Convert every row below into a JSON list of strings with one string per line, leaving out blank lines.

┄┄┄┄┄┄

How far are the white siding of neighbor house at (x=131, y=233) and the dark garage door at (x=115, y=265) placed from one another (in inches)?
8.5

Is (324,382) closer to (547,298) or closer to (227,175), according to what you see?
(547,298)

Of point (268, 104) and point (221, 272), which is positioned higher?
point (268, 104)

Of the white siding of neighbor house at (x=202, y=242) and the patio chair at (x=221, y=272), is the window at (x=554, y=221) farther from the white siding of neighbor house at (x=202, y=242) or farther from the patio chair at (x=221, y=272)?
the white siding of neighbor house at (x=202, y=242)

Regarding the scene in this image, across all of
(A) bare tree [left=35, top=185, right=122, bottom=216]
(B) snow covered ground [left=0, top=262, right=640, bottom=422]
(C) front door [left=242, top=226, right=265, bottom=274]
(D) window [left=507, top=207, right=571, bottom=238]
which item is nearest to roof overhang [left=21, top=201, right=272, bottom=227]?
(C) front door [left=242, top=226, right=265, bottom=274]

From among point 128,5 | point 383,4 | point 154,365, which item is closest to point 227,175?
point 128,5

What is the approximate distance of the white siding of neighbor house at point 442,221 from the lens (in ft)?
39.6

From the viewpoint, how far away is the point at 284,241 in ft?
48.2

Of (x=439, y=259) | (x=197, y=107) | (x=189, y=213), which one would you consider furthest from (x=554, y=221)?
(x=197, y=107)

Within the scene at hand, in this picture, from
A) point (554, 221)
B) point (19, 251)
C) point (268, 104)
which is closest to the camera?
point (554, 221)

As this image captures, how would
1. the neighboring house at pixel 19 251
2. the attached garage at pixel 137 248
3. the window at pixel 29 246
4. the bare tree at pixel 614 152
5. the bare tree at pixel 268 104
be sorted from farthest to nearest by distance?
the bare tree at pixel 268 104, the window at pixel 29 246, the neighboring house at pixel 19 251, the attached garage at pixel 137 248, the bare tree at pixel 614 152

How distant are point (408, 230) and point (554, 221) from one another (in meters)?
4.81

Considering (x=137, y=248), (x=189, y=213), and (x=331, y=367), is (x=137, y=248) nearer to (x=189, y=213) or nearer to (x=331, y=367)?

┄┄┄┄┄┄

## The reply
[
  "How far are the white siding of neighbor house at (x=131, y=233) and the dark garage door at (x=115, y=265) placed from one another (in inches)?",
  "8.5",
  "Is (324,382) closer to (547,298) or closer to (227,175), according to what you see?",
  "(547,298)",
  "Of point (268, 104) and point (221, 272), which is positioned higher?",
  "point (268, 104)",
  "Of the white siding of neighbor house at (x=202, y=242) and the patio chair at (x=221, y=272), is the window at (x=554, y=221) farther from the white siding of neighbor house at (x=202, y=242) or farther from the patio chair at (x=221, y=272)?",
  "the white siding of neighbor house at (x=202, y=242)",
  "Regarding the scene in this image, across all of",
  "(A) bare tree [left=35, top=185, right=122, bottom=216]",
  "(B) snow covered ground [left=0, top=262, right=640, bottom=422]",
  "(C) front door [left=242, top=226, right=265, bottom=274]",
  "(D) window [left=507, top=207, right=571, bottom=238]",
  "which item is nearest to roof overhang [left=21, top=201, right=272, bottom=227]?",
  "(C) front door [left=242, top=226, right=265, bottom=274]",
  "From among point 128,5 | point 383,4 | point 154,365, which item is closest to point 227,175?",
  "point 128,5",
  "What is the approximate distance of the white siding of neighbor house at point 442,221 from the lens (in ft)?",
  "39.6",
  "From the viewpoint, how far away is the point at 284,241 in ft?",
  "48.2",
  "Of (x=439, y=259) | (x=197, y=107) | (x=189, y=213), which one would you consider furthest from (x=554, y=221)?",
  "(x=197, y=107)",
  "Within the scene at hand, in this picture, from",
  "A) point (554, 221)",
  "B) point (19, 251)",
  "C) point (268, 104)",
  "which is closest to the camera?",
  "point (554, 221)",
  "As this image captures, how would",
  "1. the neighboring house at pixel 19 251",
  "2. the attached garage at pixel 137 248",
  "3. the window at pixel 29 246",
  "4. the bare tree at pixel 614 152",
  "5. the bare tree at pixel 268 104",
  "be sorted from farthest to nearest by distance?",
  "the bare tree at pixel 268 104, the window at pixel 29 246, the neighboring house at pixel 19 251, the attached garage at pixel 137 248, the bare tree at pixel 614 152",
  "How distant are point (408, 230) and point (554, 221) from one another (in meters)?",
  "4.81",
  "Considering (x=137, y=248), (x=189, y=213), and (x=331, y=367), is (x=137, y=248) nearer to (x=189, y=213) or nearer to (x=331, y=367)?"
]